- **Material provided**
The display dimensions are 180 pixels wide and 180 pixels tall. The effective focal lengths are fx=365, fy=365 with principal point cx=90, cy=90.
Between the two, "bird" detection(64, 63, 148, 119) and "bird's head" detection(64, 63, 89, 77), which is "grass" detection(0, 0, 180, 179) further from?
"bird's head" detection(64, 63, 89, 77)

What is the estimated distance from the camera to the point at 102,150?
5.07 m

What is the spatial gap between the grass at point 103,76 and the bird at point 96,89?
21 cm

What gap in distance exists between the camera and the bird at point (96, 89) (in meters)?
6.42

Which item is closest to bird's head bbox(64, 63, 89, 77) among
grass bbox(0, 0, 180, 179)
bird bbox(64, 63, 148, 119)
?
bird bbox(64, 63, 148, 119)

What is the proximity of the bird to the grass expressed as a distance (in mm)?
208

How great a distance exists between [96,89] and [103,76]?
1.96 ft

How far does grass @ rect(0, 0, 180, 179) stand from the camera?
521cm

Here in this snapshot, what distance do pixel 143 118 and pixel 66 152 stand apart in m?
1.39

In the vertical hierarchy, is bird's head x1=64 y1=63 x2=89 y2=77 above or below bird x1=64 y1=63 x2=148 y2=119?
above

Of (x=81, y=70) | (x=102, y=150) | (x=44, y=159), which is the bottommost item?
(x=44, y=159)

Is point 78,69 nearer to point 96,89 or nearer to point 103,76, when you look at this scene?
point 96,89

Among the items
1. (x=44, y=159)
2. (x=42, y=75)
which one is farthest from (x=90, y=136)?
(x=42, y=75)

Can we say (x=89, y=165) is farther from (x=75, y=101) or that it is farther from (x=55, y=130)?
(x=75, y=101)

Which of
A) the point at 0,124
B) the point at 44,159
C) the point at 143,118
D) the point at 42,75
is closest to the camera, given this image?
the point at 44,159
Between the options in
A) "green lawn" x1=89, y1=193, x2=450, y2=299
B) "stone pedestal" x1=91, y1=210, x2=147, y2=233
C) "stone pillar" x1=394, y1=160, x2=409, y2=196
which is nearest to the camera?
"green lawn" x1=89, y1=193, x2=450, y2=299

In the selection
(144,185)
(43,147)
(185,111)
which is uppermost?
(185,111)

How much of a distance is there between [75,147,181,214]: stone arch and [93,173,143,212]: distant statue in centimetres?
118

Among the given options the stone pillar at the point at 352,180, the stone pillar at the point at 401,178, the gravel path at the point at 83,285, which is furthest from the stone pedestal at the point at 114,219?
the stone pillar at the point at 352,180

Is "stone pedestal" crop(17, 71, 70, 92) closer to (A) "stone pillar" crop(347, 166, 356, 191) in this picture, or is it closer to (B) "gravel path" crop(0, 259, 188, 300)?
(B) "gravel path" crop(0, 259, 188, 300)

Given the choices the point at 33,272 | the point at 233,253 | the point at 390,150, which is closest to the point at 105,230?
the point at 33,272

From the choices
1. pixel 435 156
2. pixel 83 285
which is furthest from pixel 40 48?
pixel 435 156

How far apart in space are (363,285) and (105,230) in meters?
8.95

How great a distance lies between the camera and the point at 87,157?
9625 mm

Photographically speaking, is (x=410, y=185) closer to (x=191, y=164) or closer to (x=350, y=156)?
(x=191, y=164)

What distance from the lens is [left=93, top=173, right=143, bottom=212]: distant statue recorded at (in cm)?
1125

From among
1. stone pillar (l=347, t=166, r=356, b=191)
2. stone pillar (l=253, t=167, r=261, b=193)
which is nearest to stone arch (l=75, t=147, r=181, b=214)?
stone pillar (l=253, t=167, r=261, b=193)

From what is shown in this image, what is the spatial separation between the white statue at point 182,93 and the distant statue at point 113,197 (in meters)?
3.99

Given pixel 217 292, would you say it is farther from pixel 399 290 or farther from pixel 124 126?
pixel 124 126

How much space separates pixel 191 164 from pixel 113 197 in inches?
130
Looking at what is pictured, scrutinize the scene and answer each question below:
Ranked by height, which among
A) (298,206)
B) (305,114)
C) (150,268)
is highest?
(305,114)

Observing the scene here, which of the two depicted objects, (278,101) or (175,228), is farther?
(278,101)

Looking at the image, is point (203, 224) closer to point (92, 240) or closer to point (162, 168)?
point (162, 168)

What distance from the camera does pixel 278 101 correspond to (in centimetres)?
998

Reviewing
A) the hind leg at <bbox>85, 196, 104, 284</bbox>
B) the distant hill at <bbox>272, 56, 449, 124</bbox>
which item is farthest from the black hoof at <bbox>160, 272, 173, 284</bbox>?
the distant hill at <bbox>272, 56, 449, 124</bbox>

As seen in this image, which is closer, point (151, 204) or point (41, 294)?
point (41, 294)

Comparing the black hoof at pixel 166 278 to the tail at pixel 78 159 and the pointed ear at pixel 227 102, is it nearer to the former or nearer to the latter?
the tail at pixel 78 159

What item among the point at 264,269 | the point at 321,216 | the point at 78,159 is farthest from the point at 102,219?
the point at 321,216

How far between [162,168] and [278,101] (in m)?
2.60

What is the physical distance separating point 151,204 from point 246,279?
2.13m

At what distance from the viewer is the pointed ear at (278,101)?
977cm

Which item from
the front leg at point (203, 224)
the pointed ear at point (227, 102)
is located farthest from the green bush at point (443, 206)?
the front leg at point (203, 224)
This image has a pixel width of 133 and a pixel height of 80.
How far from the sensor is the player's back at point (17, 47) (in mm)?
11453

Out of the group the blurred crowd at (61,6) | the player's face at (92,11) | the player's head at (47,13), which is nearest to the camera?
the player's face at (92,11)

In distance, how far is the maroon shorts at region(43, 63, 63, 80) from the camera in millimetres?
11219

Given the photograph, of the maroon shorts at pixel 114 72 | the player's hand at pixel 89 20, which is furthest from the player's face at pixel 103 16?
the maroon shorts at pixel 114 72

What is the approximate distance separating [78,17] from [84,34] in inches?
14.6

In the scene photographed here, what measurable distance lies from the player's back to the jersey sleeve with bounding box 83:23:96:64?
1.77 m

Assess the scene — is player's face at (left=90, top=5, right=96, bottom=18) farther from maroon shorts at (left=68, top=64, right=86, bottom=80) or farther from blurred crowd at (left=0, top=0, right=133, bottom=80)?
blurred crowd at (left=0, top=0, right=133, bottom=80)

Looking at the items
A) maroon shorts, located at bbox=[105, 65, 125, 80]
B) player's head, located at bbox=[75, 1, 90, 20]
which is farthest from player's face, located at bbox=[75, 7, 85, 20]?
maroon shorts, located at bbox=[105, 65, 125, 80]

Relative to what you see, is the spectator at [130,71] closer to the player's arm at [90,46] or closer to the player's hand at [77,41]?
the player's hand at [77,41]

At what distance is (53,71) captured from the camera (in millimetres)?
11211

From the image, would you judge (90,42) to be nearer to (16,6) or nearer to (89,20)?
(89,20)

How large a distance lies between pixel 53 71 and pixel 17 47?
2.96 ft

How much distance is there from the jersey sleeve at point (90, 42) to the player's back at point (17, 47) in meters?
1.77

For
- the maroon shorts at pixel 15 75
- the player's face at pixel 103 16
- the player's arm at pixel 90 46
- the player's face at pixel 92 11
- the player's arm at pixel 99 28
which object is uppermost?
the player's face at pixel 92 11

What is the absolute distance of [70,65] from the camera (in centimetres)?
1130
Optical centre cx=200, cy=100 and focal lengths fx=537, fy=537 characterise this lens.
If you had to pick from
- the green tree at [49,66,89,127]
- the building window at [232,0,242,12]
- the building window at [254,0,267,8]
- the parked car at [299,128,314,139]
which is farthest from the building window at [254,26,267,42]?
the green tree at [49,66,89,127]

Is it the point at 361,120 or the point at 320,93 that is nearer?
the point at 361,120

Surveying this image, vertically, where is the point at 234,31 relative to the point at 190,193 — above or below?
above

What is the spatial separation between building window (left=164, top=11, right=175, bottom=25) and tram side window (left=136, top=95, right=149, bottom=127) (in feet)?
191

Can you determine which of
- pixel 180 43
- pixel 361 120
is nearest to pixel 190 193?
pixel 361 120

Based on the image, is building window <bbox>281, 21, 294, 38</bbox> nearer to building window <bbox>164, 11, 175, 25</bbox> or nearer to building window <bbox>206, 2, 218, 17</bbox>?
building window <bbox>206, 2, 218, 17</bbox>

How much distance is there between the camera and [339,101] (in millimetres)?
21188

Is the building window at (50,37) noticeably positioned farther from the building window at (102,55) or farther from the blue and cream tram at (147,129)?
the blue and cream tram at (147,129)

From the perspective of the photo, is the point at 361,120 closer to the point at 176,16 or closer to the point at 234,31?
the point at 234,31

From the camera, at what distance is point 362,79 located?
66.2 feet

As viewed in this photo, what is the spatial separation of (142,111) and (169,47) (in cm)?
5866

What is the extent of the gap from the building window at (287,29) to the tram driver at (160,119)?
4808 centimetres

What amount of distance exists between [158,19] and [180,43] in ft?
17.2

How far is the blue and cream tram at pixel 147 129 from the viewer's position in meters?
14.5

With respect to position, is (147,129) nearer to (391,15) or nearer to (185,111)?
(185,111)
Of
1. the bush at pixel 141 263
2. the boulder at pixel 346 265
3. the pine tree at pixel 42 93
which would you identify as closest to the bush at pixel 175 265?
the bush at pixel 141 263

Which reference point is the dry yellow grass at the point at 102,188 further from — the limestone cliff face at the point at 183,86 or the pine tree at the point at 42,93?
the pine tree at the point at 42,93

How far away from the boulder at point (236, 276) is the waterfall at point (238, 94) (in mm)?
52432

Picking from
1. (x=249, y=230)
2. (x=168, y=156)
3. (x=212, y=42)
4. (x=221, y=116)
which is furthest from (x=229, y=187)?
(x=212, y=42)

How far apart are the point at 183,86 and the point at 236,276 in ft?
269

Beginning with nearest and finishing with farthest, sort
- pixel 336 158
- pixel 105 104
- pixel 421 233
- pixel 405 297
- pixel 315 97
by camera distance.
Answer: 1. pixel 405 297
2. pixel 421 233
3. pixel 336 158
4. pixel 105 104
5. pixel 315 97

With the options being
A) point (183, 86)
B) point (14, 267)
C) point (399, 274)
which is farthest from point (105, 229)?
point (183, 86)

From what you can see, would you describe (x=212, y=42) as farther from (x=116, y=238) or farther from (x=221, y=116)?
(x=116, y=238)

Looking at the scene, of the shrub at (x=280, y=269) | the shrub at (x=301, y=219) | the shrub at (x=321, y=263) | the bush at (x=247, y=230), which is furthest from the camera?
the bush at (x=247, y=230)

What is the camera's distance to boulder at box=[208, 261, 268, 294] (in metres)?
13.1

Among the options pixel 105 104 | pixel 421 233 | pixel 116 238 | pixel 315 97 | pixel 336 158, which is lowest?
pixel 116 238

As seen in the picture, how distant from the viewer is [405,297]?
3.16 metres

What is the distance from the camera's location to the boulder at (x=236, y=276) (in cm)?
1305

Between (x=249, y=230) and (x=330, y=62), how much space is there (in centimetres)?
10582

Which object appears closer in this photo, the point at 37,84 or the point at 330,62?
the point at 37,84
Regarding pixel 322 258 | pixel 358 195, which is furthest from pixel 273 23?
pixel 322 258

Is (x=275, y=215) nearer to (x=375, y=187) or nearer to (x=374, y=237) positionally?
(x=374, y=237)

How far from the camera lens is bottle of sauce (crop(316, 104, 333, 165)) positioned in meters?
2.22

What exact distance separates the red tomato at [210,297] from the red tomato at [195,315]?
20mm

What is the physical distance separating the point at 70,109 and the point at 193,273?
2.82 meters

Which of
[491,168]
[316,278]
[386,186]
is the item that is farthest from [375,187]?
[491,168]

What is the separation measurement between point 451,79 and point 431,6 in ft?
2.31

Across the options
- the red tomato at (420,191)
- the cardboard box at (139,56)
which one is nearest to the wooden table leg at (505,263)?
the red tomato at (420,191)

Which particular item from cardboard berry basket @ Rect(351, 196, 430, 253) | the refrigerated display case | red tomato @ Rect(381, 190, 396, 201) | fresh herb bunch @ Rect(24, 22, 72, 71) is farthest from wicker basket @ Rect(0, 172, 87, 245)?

- **The problem**
Quote, word for word, every line starting at the one that contains "With the options being" and ending with the final line of the entries.

- **Answer below**
With the options being
A) point (183, 86)
B) point (14, 267)
C) point (399, 274)
which is farthest from point (105, 229)?
point (183, 86)

From what you can see, would you describe (x=212, y=42) as farther from (x=116, y=238) or farther from (x=221, y=116)?
(x=116, y=238)

Looking at the scene, of the shrub at (x=280, y=269) | the shrub at (x=301, y=219) | the shrub at (x=321, y=263) | the bush at (x=247, y=230), which is furthest from the camera?
the bush at (x=247, y=230)

What is the camera's distance to boulder at box=[208, 261, 268, 294] (in metres)?
13.1

Among the options pixel 105 104 | pixel 421 233 | pixel 116 238 | pixel 315 97 | pixel 336 158, which is lowest?
pixel 116 238

As seen in the picture, how distant from the viewer is [405,297]?
3.16 metres

What is the distance from the camera's location to the boulder at (x=236, y=276) (in cm)?
1305

Between (x=249, y=230) and (x=330, y=62), how much space is there (in centimetres)?
10582

Which object appears closer in this photo, the point at 37,84 or the point at 330,62?
the point at 37,84
Regarding pixel 322 258 | pixel 358 195, which is furthest from pixel 273 23?
pixel 322 258

Is (x=275, y=215) nearer to (x=375, y=187) or nearer to (x=374, y=237) positionally?
(x=374, y=237)

How far from the camera lens is bottle of sauce (crop(316, 104, 333, 165)) positioned in meters?
2.22

What exact distance separates the red tomato at [210,297] from the red tomato at [195,315]?
20mm

What is the physical distance separating the point at 70,109 and the point at 193,273?
2.82 meters

Which of
[491,168]
[316,278]
[386,186]
is the item that is farthest from [375,187]?
[491,168]

What is the separation measurement between point 451,79 and point 431,6 in ft?
2.31

Across the options
- the red tomato at (420,191)
- the cardboard box at (139,56)
which one is nearest to the wooden table leg at (505,263)?
the red tomato at (420,191)

Which particular item from cardboard berry basket @ Rect(351, 196, 430, 253) | the refrigerated display case | red tomato @ Rect(381, 190, 396, 201) | fresh herb bunch @ Rect(24, 22, 72, 71) is farthest from wicker basket @ Rect(0, 172, 87, 245)?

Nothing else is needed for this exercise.